About 30 percent of the state’s wine-grape crop is missing in action, said Terri Savaryn, secretary of the Minnesota Grape Growers Association. Individual losses vary widely, from almost zero to 80 percent and up at some northern vineyards.

“Some are in very good shape, and others are taking it on the chin,” said Peter Hemstad, University of Minnesota grape breeder and co-owner of St. Croix Vineyards in Stillwater. “It’s not a catastrophe, but nobody’s happy about it.”

Kyle Peterson, winemaker at the family-owned Winehaven Winery in Chisago City, Minn., considers himself lucky to have lost only 10 percent of his winery’s grapes. “We were really fortunate,” he said. “Given what winter threw at us, we dodged that bullet.”

Less fortunate was Carlos Creek Winery in Alexandria, which lost about 80 percent of its expected grape yield, according to co-owner Tami Bredeson. Most of the vines’ roots survived, but the flower-producing died. That means they’ll produce fewer grapes — or none at all.

The lowest temperature recorded last winter, minus-27 degrees, was “not extreme by Minnesota standards,” Hemstad said.
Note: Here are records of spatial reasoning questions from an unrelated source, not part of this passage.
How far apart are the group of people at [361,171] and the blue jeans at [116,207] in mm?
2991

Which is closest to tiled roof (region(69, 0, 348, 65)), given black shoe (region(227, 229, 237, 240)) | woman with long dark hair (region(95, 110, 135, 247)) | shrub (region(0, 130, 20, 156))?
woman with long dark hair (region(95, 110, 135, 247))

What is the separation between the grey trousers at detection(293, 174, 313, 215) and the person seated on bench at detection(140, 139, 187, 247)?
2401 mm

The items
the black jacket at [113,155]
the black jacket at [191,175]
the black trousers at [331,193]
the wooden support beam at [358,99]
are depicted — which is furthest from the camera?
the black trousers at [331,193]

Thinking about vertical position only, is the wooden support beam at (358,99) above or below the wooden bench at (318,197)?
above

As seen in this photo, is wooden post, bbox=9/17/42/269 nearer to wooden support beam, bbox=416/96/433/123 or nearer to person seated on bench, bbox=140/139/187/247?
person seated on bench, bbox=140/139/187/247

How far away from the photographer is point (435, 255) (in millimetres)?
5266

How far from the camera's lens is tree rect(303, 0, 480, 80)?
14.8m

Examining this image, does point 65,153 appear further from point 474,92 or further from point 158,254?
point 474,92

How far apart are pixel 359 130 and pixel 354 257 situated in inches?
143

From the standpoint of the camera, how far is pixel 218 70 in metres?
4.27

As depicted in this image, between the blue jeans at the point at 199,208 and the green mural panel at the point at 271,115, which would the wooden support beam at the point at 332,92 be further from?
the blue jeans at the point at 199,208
But the cold was unrelenting. “We had 50 days below zero.”

“There was no January thaw,” Bredeson said. “There was never a letup for the plants. They had to struggle so hard, for so long.”
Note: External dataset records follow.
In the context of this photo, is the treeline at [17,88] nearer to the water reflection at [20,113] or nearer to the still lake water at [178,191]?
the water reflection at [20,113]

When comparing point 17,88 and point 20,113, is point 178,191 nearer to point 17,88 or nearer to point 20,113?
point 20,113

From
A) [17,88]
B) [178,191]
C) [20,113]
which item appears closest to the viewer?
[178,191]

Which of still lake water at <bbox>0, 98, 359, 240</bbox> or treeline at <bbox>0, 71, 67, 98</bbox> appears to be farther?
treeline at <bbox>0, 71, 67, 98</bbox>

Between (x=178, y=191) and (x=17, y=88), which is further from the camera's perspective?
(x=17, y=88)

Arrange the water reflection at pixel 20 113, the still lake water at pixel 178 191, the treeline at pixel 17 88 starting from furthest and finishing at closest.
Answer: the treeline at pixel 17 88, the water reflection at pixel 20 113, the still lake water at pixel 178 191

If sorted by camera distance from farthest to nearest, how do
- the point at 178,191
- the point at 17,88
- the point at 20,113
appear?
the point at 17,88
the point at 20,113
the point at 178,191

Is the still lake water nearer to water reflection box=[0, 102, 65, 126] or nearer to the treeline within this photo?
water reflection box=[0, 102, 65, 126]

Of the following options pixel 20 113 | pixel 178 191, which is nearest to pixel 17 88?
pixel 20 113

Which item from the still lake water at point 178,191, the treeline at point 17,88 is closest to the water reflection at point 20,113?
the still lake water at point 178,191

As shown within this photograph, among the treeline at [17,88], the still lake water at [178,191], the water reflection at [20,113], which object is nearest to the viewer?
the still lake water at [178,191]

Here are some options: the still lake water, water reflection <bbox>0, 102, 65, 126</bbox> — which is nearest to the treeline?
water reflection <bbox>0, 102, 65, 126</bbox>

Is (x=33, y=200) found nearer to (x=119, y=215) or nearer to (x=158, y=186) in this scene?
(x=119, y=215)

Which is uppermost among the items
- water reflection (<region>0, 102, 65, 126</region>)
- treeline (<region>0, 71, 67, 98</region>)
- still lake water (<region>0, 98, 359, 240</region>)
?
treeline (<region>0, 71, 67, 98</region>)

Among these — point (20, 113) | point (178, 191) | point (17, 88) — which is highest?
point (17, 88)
Because of the relative youth of Minnesota’s wine industry, the plants also are young, which makes them more vulnerable to an extreme winter, according to Savaryn.

The state has nearly 50 bonded wineries, and most of them are young, she said. “There are few 20-year-old, established plants.”

To supplement their own supply, growers who lost a lot of grapes are looking to other growing regions where yields are plentiful. “We’re forced to source,” Bredeson said.

Buying grapes from outstate growers won’t increase the winery’s costs, she said.

“We can purchase California grapes, and pay for shipping and still have it less expensive than Minnesota grapes,” which require the same expensive equipment but are produced on a much maller scale than in major wine-growing regions.